= De facto corporation and corporation by estoppel =

 De facto corporation and corporation by estoppel are both terms that are used by courts in most common law jurisdictions to describe circumstances in which a business organization that has failed to become a de jure corporation (a corporation by law) will nonetheless be treated as a corporation, thereby shielding shareholders from liability.

==De facto corporation==
In order for a de facto corporation to be created, the following elements must exist:

1. There must be an incorporation statute that lays out the various requirements under which legal incorporation can be accomplished;
2. There must have been a good faith attempt to comply with the statute by the intended incorporators (for example, if the articles of incorporation were mailed to the appropriate office, but addressed to the wrong person, lost in the mail, or not filed by the corporation by the time the corporation began acting in an official capacity);
3. There must have been an act made on the corporation's behalf by its purported officers or agents.

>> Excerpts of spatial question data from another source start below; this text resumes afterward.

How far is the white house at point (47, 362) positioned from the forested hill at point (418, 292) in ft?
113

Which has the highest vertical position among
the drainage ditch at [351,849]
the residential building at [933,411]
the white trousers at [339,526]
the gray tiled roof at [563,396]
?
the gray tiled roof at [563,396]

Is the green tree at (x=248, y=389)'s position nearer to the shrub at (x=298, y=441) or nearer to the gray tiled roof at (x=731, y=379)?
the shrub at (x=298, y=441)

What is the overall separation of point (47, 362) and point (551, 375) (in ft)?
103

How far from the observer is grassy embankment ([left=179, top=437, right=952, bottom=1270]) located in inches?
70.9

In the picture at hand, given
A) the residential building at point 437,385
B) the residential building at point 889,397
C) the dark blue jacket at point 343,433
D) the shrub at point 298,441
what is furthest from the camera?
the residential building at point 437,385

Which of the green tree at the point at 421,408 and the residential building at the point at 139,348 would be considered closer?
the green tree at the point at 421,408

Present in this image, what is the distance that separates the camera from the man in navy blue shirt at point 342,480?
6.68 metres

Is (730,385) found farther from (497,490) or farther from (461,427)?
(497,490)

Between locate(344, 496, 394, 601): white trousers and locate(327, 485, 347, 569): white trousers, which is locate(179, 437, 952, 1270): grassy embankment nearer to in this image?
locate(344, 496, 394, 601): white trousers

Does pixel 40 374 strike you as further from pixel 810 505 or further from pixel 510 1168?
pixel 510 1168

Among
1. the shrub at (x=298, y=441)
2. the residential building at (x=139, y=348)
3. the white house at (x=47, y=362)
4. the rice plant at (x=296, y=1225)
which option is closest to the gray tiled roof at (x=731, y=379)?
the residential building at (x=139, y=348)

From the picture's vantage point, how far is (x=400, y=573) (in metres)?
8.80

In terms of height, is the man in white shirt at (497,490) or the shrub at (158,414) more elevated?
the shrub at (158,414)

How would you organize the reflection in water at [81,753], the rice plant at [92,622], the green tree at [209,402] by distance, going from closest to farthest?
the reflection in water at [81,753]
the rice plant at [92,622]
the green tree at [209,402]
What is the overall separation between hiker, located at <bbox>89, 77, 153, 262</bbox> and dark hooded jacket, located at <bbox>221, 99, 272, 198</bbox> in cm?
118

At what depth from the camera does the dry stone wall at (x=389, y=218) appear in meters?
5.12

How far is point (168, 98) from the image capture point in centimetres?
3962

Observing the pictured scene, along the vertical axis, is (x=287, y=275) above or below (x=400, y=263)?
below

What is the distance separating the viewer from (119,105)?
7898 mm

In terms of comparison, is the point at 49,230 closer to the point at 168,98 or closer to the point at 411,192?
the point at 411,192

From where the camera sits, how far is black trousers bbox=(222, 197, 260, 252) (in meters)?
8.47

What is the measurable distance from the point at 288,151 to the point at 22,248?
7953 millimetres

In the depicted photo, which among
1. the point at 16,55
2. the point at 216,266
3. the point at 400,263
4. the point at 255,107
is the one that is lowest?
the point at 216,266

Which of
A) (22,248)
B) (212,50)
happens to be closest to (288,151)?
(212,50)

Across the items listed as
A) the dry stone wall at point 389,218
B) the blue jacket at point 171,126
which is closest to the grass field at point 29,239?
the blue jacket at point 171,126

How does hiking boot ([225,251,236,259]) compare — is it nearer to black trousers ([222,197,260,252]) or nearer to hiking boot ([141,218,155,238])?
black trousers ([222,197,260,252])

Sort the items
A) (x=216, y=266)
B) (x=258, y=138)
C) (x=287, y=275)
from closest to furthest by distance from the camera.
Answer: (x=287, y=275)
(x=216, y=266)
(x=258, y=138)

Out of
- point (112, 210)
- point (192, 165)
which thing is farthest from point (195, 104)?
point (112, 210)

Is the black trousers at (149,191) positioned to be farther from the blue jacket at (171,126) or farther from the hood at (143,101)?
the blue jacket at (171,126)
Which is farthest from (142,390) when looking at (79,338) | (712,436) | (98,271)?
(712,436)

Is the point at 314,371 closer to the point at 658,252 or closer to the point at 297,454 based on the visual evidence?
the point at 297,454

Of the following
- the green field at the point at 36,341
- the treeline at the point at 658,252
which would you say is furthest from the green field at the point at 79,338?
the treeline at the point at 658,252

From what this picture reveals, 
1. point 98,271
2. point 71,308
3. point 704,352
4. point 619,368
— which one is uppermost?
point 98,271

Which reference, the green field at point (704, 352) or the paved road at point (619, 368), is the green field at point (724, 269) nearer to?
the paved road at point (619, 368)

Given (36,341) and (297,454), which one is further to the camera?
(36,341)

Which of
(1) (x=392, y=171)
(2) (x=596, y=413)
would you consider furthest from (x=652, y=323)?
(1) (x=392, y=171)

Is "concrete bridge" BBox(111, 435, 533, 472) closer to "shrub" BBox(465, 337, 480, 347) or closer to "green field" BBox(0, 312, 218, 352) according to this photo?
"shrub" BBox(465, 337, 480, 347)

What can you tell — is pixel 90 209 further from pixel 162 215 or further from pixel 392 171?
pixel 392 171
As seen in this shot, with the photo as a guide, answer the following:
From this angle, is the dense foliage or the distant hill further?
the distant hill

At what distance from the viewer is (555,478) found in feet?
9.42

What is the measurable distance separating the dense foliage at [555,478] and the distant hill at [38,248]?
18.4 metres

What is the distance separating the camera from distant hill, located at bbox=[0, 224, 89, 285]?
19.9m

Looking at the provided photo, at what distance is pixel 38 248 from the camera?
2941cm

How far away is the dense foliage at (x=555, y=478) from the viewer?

If all of these requirements are met, then the business will be treated as a corporation for all purposes, except with respect to acts by the state itself. However, most states will not apply this doctrine to protect a person who was aware that the incorporation effort was defective at the time that they purported to act on behalf of the corporation.

==Corporation by estoppel==
Corporation by estoppel, on the other hand, applies when someone operates a business as if it were a limited liability entity or corporation, irrespective of whether there was a good faith effort by the business to incorporate. The person doing business with such an entity, as if it were a limited liability entity or corporation, may later be estopped from arguing that it is not in fact a limited liability entity, in an attempt to reach the assets of the incorporators. For the same reason, defendants who had acted as a corporation will be estopped from denying liability as a corporation when sued by a plaintiff who had relied on the defendant's corporate form when dealing with the defendant.